Problem to solve
Reproduce verbatim the portion of the passage on Cajun music that begins with the words "Zydeco Music in" and ends with the words "and English languages.".

Source extract
----

Zachary Richard’s Cajun Music Magic

Cajun Music, the sound of Louisiana, has deep roots that draw from numerous sources. The Cajun style of music has its origins in France, just like the Acadians who brought this music with them to Louisiana in the 18th century. If the traditional music of Louisiana is not so familiar to French ears, it is because it was influenced by contact with Native and British populations in Acadia, as well as by African rhythms and blues in the United States.

Traditional Cajun Music

Listen to Traditional Cajun Music :

Once established as a popular style of music in Louisiana, Cajun Music evolved into two genres: Cadian music and Zarico or Zydeco Music. Traditionally, Cadian music was mostly played by white artists, who prioritized the violin. Zydeco music is a derivative of the Cajun music that developed during the 1930s. This style was mostly played by the Black population, and showcased the accordion.

Zydeco Music in Louisiana

The two genres, Cajun and Zydeco music, are often mixed together, and it can be difficult to discern the boundaries from one genre to another. Zachary Richard is one of the artists who contribute to this blur. He is as fluent in Zydeco and Cajun music, as he is in French and English languages.

----

Data block
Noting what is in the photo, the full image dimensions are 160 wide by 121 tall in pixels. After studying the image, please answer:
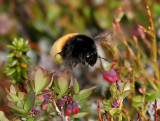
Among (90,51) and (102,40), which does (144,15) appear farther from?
(90,51)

----

Correct result
Zydeco Music in Louisiana

The two genres, Cajun and Zydeco music, are often mixed together, and it can be difficult to discern the boundaries from one genre to another. Zachary Richard is one of the artists who contribute to this blur. He is as fluent in Zydeco and Cajun music, as he is in French and English languages.